Question

What energy (in MeV) alpha particle has a de Broglie wavelength equal to the diameter of ${\text{a}}^{238}\text{U}$nucleus?

Short answer

The energy of the alpha particle is$0.93\text{MeV}$.

Step-by-step solution

Step.1

Nuclear radius depends on mass number of nucleus as follows.

$R=r_0{A}^{1/3}$

Here, $r_0$is a constant $\left(r_0=1.2\text{fm}\right)$and $A$is mass number.

Substitute 1.2 fm for $r_0$and 238 for $A$, calculated the radius of${}^{238}\text{U}$ nucleus.

$\begin{array}{l}R=\left(1.2\text{fm}\right){\left(238\right)}^{1/3}\\ =7.43\text{fm}\end{array}$

Convert the unit for nuclear radius from fm to $m$.
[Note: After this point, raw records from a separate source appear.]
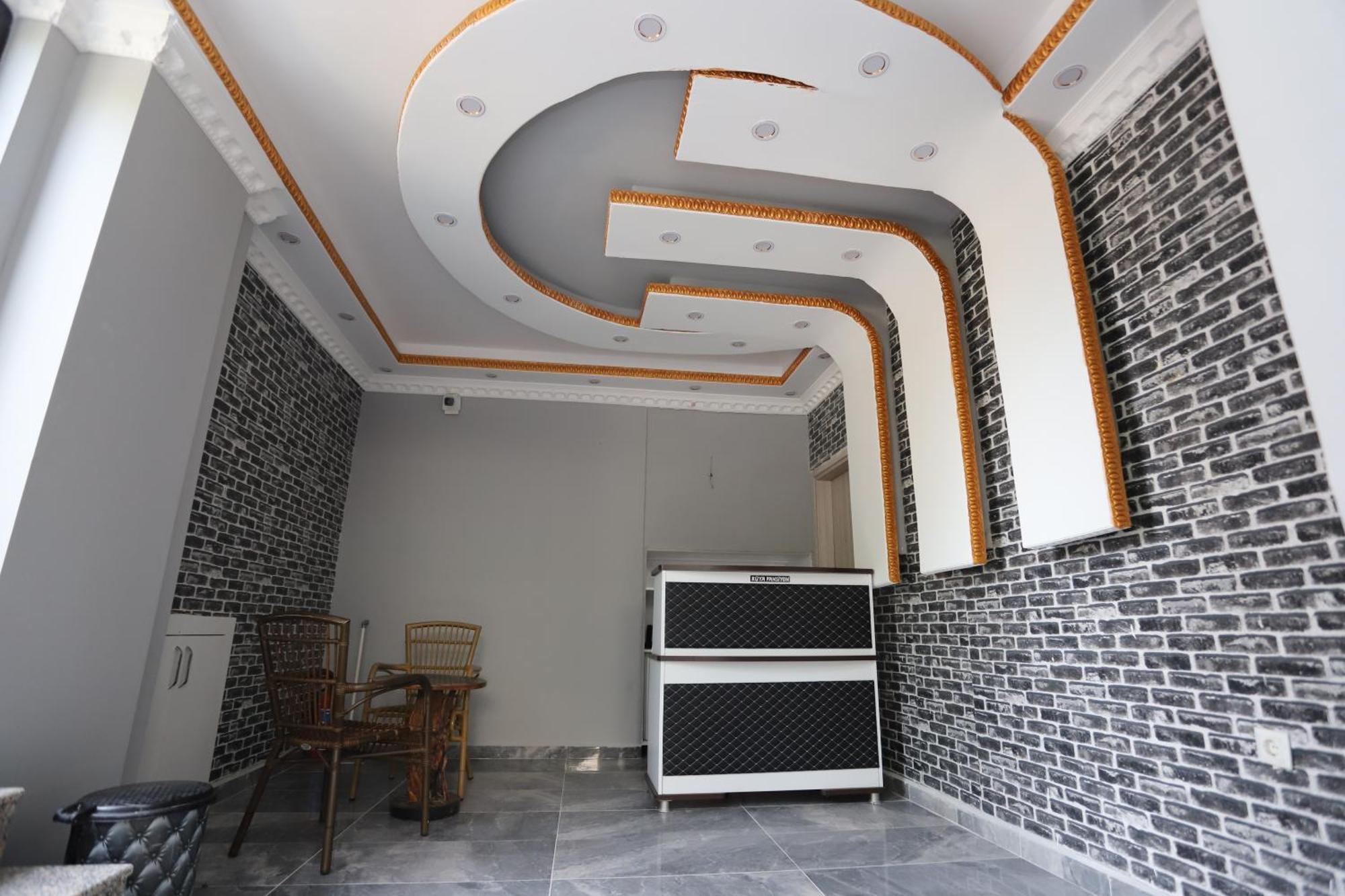 Rueya Pansiyon Apart Otel Yukarı Yukarı Kocaali 外观 照片
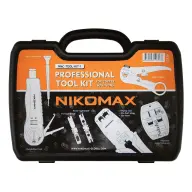 NIKOMAX NMC-TOOL-KIT-1 Professional Tool Kit
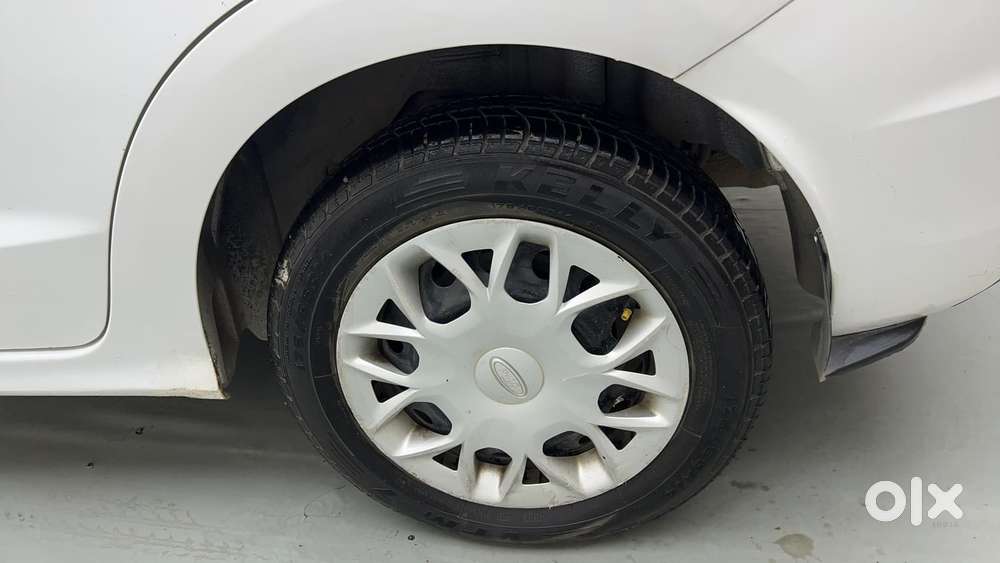 Ford Figo Aspire 1.2 Ti-vct Trend, 2016, Petrol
$\begin{array}{l}R=7.43\text{fm}\\ =\left(7.43\text{fm}\right)\left(\frac{1.0\times {10}^{-15}\text{m}}{1.0\text{fm}}\right)\\ =7.43\times {10}^{-15}\text{m}\end{array}$

Diameter of the ${}^{238}\text{U}$nucleus is,

$\begin{array}{l}D=2R\\ =\left(2\right)\left(7.43\times {10}^{-15}\text{m}\right)\\ =14.86\times {10}^{-15}\text{m}\end{array}$

From the given data, the de Broglie wavelength of the$\alpha$ particle is equal to the diameter of the ${}^{238}\text{U}$nucleus.

Step.2

The de Broglie wavelength of alpha particle is,

$\lambda =\frac{h}{p}$

Here, $h$is Plank's constant and $p$is momentum.

Rewrite this equation for momentum,

$p=\frac{h}{\lambda }$

A moving $\alpha$particle has only kinetic energy, the relation between momentum and energy of the particle is,

$E=\frac{p^2}{2m}$

Substitute $\frac{h}{\lambda }$for $p$,

$\begin{array}{l}E=\frac{{\left(\frac{h}{\lambda }\right)}^2}{2m}\\ =\frac{h^2}{2{\lambda }^{2}m}\end{array}$

Step.3

Convert atomic mass of the $\alpha$particle from u to $\text{kg}$.

$\begin{array}{l}m=4.00260\text{u}\\ =\left(4.00260\text{u}\right)\left(\frac{1.6605\times {10}^{-27}\text{kg}}{1.0\text{u}}\right)\\ =6.646\times {10}^{-27}\text{kg}\end{array}$

Substitute $14.86\times {10}^{-15}\text{m}$for $\lambda ,6.63\times {10}^{-34}\text{J}\cdot \text{s}$for $h$and $6.646\times {10}^{-27}\text{kg}$for $m$in the

equation $E=\frac{h^2}{2{\lambda }^{2}m}$.

$\begin{array}{l}E=\frac{{\left(6.63\times {10}^{-34}\text{J}\cdot \text{s}\right)}^2}{2{\left(14.86\times {10}^{-15}\text{m}\right)}^2\left(6.646\times {10}^{-27}\text{kg}\right)}\\ =1.49\times {10}^{-13}\text{J}\end{array}$

Convert the units for energy from $\text{J}$to $\text{MeV}$.

$\begin{array}{l}E=1.49\times {10}^{-13}\text{J}\\ =\left(1.49\times {10}^{-13}\text{J}\right)\left(\frac{1.0\text{eV}}{1.6\times {10}^{-19}\text{J}}\right)\left(\frac{1.0\times {10}^{-6}\text{MeV}}{1.0\text{eV}}\right)\\ =0.93\text{MeV}\end{array}$

Therefore, the energy of the alpha particle is$0.93\text{MeV}$.